Enter Diana, literally hounded to her death by a ravenous tabloid press. The tragedy of Diana’s story makes her a perfect fit for our current moment of reexamination. But there’s an added wrinkle to Diana’s story that no one else has, one that makes her especially ripe for revisitation this year.

One of the signs that Diana is having a moment is that the women’s retailer Anthropologie has what is clearly a full Diana-themed section on its website this fall, complete with a Diana-look-alike model. But interspersed among all the photographs of shaggy blonde pageboy haircuts and classic English riding boots, there are photos of another model whom Anthropologie seems to believe goes with Diana: a woman who bears a striking resemblance to Meghan Markle, the daughter-in-law Diana would never live to see.

Anthropologie’s Diana section features a Meghan Markle look-alike model.
Anthropologie

Meghan Markle, who knows her way around a publicity narrative as well as Diana did, has repeatedly aligned herself with Princess Diana in the time since she and her husband Prince Harry left the royal family in 2020. In a much-discussed interview with Oprah this March, Meghan and Harry explained that much like Diana, Meghan had faced intense mental health struggles upon joining the royal family.

“What I was seeing was history repeating itself,” Harry said, adding, “When I’m talking about history repeating itself, I’m talking about my mother. When you can see something happening in the same kind of way, anybody would ask for help.”

The pair said they relied on the money Harry inherited from Diana to support themselves as they withdrew from the royal family, and Meghan compared their decision to talk to Oprah to Diana’s infamous choice to go public about her discontent with her marriage to Prince Charles. Throughout the interview, Meghan wore a diamond bracelet that had belonged to Diana.

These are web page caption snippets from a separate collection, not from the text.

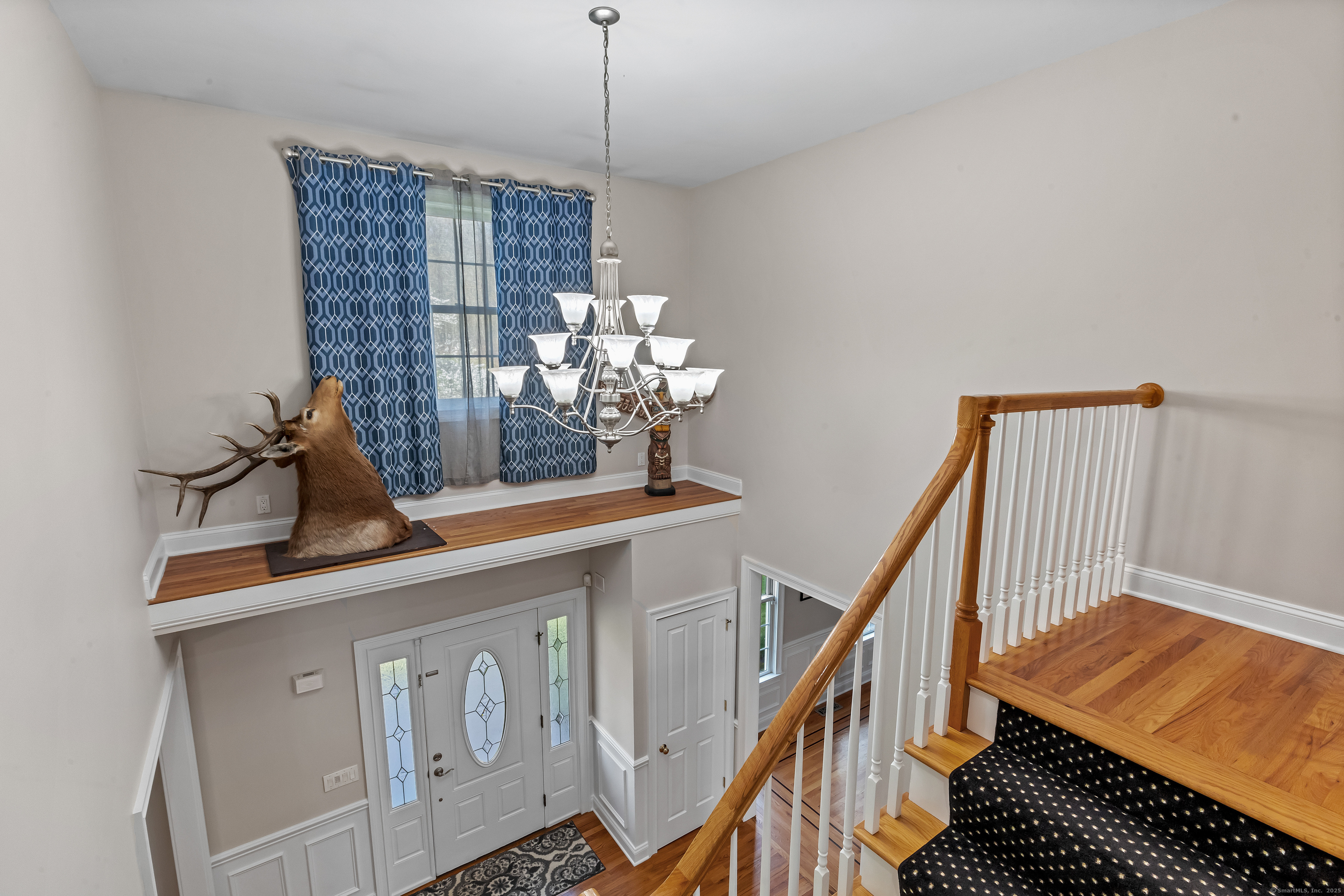 10 Granite Road, New Milford, Connecticut image 18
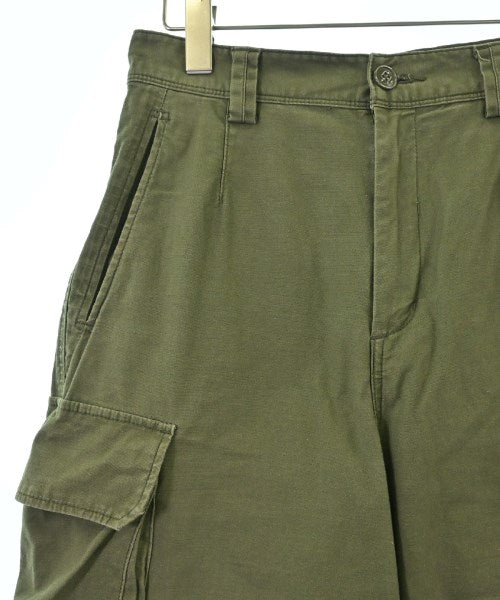 JOURNAL STANDARD relume Cargo pants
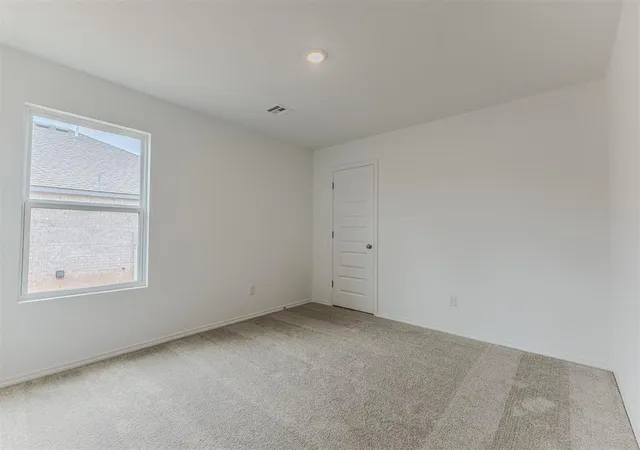 14th image of 1604 West Fall Rd, Noble, OK 73068 | MLS# 1233081
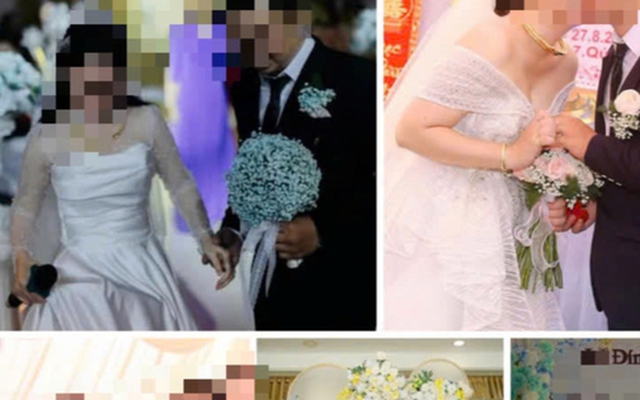 3 vấn đề pháp lý vụ chàng trai cùng lúc đính hôn hai cô gái ở Quảng Nam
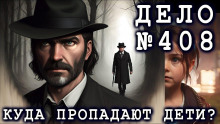 Аудиокнига Остров человека без лица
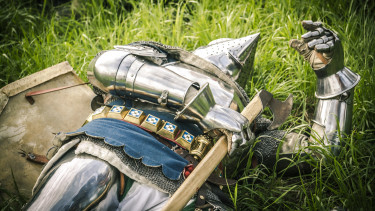 AI-pánik helyett karrierbiztosítás: saját zsebből építik a védőhálót a dolgozók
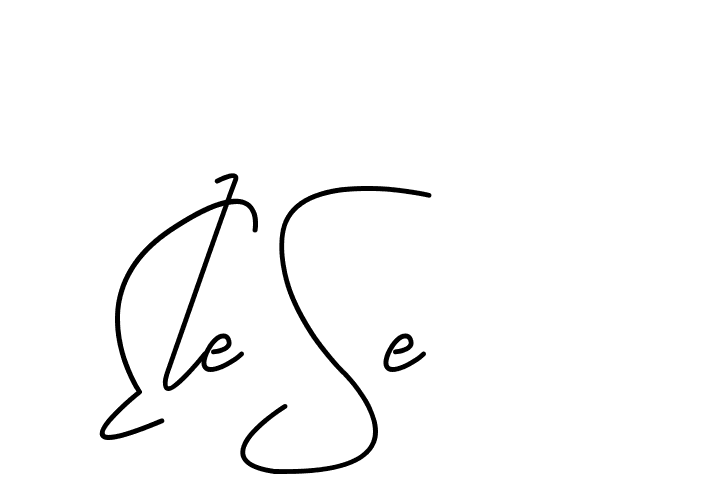The best way (CoffeeSigns-jE7ly) to make a short signature is to pick only two or three words in your name. The name Ceard include a total of six letters. For converting this name. Ceard signature style 2 images and pictures png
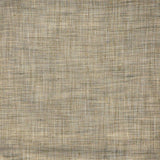 Dalston - # 622 beach- Maxwell Fabric By The Yard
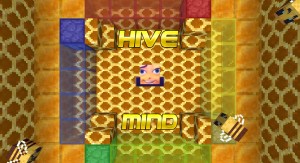 Télécharger Hive Mind pour Minecraft 1.15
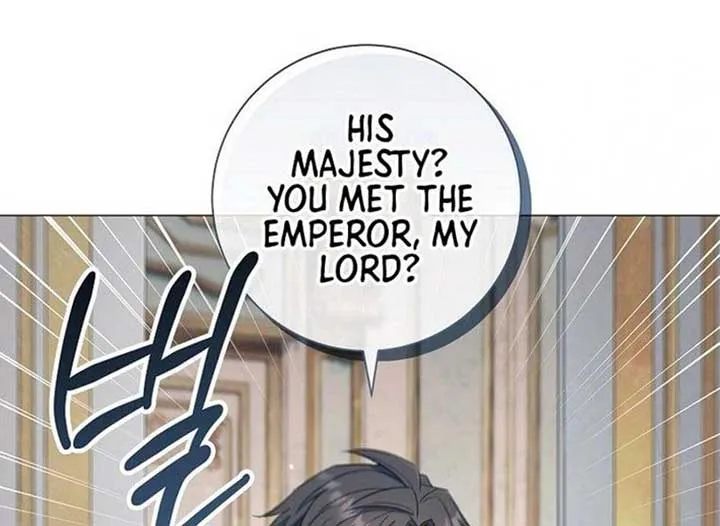 Magic Lord Chapter 21 Online - página 46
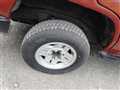 1995 Toyota Land Cruiser Prado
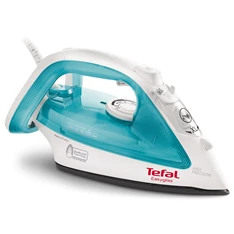 Tefal FV3910 gőzölős vasaló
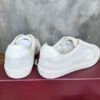 GUCCI G75 SNEAKER - GCC225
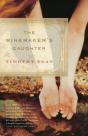 Winemaker'S Daughter - Preview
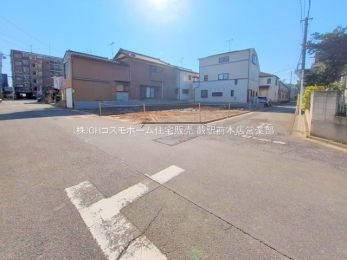 nOώʐ^@-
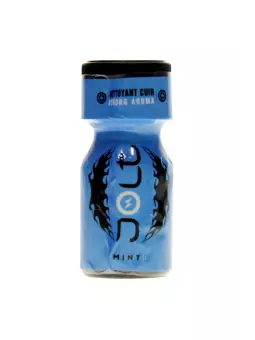 Poppers Jolt Blue Menthe 10ml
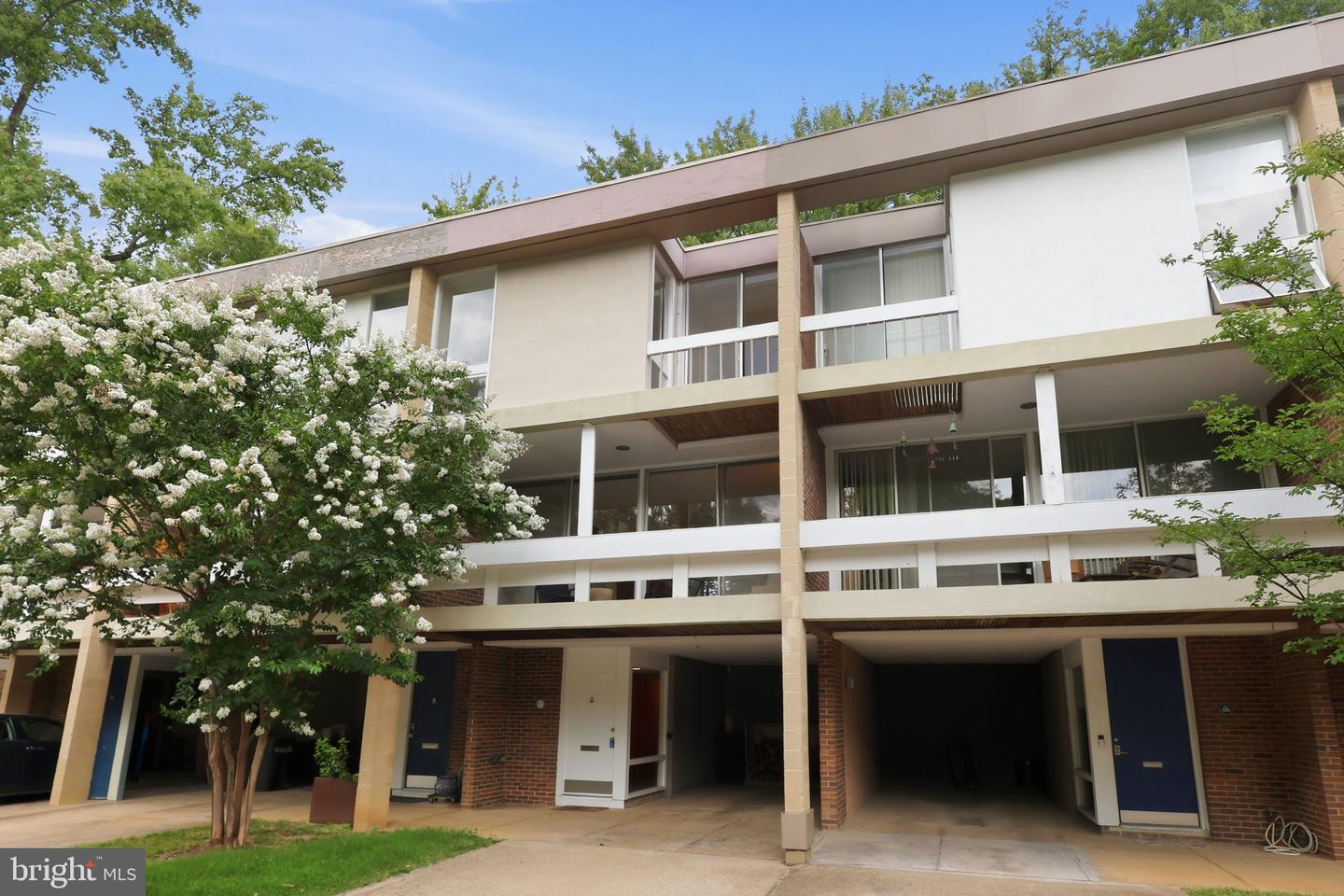 11510 Maple Ridge Rd Property Photo 1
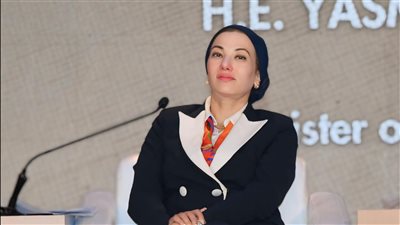 البيئة: فرص واعدة لاستثمارات القطاع الخاص بالانتقال الأخضر العادل في مصر بـ2 مليار دولار 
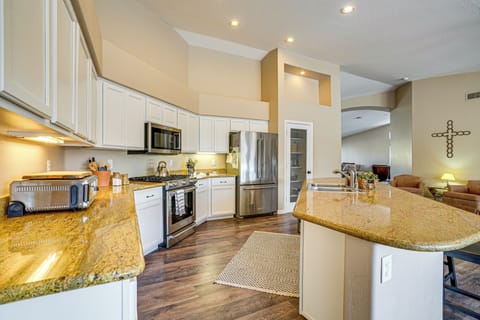 Kitchen | Blender | Single-Serve & Drip Coffee Makers | Spices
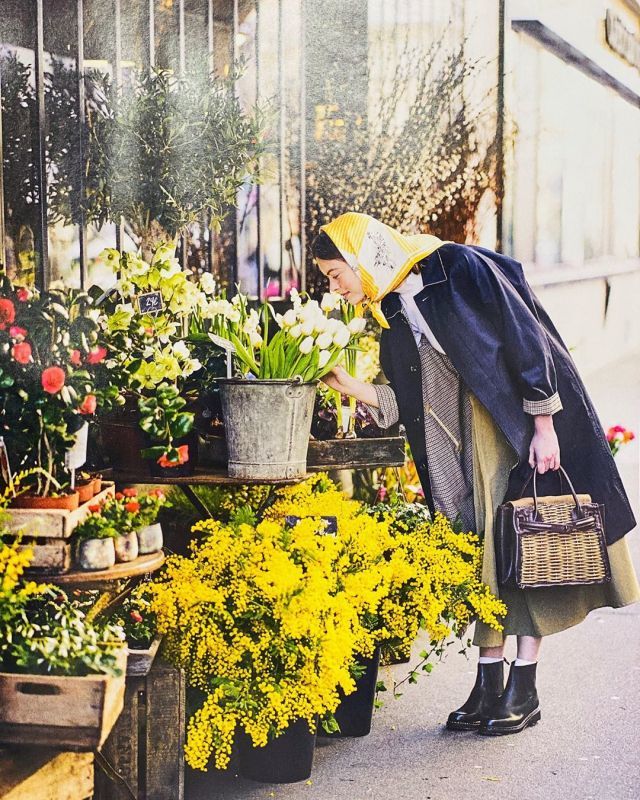 ebagos エバゴス オイルショルダー・ベルトバッグ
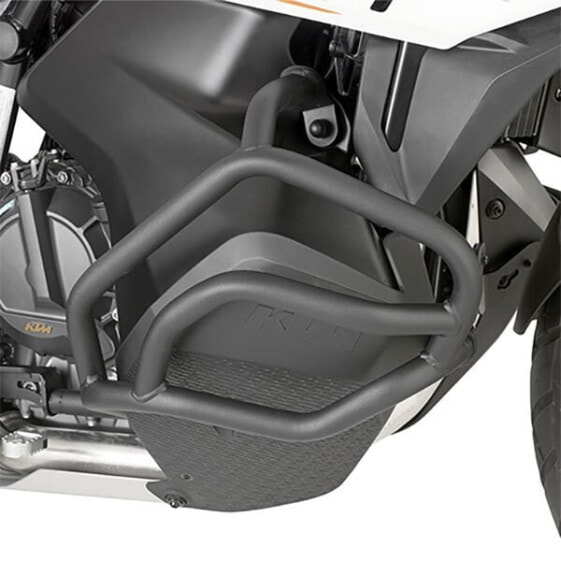 GIVI KTM 790 Adventure/R 19-20 Tubular Engine Guard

Meghan and Harry offer a potent reminder of the power of the Diana story: the tale of a beautiful princess trapped within an unfeeling royal system, driven slowly toward despair, is a killer narrative arc in any decade. But they also offer a valuable new twist on the old tale.

Diana was caught in a loveless marriage, and Charles was both unable and unwilling to support her in the way she needed to be supported. But Meghan and Harry have made it clear that they are facing their own trials and tribulations together, as partners — so when Meghan needed to leave the royal family, Harry left with her.

They’re offering the public a rare chance to redeem the memory of the virgin sacrifice whose life we destroyed. So while pop culture remains committed to constantly revisiting the details of what happened to Diana and why, Harry and Meghan offer us a chance to retell the Diana story yet again — this time with a happy ending at last.